┌────────

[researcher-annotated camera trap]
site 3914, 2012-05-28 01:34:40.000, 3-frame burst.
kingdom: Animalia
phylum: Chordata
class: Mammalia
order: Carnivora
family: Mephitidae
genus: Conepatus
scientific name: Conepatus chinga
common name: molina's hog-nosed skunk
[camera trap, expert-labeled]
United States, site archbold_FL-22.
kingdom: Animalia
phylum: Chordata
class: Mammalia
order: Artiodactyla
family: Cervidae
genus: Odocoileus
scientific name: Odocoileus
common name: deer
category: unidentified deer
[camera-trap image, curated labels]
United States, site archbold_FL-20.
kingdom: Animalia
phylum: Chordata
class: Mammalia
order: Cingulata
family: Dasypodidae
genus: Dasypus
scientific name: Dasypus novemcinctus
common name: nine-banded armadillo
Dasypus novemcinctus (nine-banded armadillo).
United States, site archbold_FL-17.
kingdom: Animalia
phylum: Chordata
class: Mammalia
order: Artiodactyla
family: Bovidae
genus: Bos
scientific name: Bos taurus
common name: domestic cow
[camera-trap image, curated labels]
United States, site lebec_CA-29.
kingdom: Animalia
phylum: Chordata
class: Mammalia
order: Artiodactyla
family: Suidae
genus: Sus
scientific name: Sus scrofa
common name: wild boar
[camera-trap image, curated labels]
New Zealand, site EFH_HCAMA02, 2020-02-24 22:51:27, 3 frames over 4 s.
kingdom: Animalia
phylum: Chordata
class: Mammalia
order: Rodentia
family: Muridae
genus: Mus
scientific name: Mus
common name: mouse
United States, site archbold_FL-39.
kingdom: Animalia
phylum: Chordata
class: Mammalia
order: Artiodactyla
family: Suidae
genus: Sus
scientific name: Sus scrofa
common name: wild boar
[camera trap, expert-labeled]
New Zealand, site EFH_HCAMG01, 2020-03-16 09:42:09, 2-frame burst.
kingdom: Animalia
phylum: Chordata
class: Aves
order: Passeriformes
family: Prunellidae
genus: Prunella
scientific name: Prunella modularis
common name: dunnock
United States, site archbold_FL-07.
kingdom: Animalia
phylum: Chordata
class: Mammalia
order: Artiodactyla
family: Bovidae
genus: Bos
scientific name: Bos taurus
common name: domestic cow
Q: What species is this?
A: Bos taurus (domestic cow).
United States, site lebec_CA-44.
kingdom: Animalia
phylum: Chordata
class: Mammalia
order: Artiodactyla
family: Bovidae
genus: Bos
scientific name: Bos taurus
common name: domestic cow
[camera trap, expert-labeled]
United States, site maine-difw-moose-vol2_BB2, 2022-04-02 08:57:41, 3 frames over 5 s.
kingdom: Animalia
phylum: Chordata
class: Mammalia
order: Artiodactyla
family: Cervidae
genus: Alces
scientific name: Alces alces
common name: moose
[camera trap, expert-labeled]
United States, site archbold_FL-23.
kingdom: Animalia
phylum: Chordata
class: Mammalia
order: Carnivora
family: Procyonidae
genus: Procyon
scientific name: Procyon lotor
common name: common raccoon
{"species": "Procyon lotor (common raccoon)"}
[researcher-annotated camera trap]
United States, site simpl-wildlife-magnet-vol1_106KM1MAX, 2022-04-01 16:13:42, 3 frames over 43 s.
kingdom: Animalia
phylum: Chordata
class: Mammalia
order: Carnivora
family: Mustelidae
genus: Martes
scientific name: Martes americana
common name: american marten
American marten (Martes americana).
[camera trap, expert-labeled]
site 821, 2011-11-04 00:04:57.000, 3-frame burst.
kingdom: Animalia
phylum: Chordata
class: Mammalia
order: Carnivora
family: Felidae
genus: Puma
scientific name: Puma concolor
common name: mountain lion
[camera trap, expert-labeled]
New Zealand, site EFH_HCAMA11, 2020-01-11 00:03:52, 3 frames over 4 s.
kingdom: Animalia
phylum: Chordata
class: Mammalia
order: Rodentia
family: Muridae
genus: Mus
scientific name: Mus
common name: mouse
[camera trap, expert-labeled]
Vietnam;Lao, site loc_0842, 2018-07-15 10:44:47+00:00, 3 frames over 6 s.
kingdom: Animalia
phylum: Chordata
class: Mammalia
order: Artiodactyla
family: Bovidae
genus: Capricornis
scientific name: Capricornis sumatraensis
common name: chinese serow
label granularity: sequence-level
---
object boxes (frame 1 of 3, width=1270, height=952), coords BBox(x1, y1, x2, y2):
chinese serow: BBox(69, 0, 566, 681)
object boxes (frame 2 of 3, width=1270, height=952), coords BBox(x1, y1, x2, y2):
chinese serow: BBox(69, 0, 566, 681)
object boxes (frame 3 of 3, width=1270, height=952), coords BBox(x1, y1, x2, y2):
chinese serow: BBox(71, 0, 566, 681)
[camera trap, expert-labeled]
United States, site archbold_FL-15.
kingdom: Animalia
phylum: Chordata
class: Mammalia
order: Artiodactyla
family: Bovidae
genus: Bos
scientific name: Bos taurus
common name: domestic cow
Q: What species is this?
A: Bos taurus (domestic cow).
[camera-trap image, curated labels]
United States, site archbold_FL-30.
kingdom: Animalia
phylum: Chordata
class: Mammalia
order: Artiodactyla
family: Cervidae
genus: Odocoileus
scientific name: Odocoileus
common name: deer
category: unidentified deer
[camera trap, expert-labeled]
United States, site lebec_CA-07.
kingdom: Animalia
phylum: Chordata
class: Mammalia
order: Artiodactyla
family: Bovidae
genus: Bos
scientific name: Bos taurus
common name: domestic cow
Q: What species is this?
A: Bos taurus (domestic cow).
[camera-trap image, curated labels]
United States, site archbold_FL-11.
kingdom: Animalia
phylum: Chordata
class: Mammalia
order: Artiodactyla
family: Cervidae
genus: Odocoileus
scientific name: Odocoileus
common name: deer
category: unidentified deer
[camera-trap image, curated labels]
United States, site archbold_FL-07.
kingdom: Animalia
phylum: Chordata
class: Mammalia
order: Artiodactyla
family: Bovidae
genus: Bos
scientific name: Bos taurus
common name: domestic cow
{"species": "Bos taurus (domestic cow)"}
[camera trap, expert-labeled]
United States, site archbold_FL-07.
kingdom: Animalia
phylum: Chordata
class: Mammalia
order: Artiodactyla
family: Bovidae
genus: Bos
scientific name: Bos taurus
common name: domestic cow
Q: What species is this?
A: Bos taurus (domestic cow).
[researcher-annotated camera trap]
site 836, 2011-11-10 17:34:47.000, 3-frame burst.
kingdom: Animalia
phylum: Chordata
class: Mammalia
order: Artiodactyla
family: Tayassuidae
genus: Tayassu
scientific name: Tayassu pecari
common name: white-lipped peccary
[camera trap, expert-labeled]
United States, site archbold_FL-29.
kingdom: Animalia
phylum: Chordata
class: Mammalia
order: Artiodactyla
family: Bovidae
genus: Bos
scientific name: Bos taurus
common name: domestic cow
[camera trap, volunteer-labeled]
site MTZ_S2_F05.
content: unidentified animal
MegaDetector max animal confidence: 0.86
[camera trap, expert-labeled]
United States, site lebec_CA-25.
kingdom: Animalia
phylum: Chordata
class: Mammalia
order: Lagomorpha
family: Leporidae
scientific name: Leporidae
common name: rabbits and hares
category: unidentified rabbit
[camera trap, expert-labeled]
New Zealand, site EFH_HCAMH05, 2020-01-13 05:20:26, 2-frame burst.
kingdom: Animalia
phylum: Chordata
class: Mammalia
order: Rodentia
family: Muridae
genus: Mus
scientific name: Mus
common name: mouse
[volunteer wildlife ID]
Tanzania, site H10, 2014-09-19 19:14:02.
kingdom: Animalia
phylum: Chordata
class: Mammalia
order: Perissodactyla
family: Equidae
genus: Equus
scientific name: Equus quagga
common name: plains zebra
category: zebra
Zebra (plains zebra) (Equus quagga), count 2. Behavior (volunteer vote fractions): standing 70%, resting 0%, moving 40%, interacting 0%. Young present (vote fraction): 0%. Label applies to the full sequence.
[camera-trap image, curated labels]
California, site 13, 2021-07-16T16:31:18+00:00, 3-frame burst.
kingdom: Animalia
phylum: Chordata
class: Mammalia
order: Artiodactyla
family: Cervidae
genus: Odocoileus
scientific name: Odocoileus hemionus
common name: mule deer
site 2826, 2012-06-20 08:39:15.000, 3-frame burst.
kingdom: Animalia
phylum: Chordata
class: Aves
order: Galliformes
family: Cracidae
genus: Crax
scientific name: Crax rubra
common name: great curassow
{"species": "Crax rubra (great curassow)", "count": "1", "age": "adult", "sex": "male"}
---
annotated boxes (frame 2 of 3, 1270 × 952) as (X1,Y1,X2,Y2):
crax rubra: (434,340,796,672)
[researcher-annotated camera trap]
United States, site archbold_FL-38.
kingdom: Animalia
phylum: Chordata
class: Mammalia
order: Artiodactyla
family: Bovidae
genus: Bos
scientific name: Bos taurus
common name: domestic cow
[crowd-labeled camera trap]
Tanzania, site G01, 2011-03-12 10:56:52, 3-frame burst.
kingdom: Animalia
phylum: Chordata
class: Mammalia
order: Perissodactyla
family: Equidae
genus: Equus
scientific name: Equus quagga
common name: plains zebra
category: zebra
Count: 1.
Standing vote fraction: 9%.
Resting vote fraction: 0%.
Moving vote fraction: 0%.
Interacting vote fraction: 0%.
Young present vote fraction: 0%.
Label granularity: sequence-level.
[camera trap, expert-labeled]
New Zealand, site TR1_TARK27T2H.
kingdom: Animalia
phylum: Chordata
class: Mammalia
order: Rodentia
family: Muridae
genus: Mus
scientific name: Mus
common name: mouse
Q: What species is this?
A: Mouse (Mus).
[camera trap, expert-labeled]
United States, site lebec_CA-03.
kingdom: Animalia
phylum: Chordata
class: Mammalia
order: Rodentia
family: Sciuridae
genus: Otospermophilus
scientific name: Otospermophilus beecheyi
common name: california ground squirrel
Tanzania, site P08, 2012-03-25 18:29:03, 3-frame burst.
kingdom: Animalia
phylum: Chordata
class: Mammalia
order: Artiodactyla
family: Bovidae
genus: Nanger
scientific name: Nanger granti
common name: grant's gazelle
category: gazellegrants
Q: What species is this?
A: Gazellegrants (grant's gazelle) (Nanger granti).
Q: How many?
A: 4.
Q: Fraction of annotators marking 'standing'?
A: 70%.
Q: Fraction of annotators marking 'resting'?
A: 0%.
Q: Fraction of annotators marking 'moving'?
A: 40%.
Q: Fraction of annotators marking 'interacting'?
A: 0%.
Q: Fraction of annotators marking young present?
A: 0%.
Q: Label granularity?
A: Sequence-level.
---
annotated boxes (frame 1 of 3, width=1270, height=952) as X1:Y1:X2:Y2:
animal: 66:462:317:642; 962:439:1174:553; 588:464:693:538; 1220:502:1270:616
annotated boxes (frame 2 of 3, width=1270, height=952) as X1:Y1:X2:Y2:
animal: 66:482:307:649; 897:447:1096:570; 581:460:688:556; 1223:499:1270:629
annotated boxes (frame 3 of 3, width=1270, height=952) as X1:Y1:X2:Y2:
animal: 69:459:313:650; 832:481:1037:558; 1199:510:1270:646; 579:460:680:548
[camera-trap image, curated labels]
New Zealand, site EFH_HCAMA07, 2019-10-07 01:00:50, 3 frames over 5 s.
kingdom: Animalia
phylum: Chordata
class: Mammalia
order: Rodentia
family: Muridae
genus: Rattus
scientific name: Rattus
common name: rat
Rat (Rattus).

└────────

Find every line in the records that has the word "Zealand". Copy those lines.

== Answer box ==
New Zealand, site EFH_HCAMA02, 2020-02-24 22:51:27, 3 frames over 4 s.
New Zealand, site EFH_HCAMG01, 2020-03-16 09:42:09, 2-frame burst.
New Zealand, site EFH_HCAMA11, 2020-01-11 00:03:52, 3 frames over 4 s.
New Zealand, site EFH_HCAMH05, 2020-01-13 05:20:26, 2-frame burst.
New Zealand, site TR1_TARK27T2H.
New Zealand, site EFH_HCAMA07, 2019-10-07 01:00:50, 3 frames over 5 s.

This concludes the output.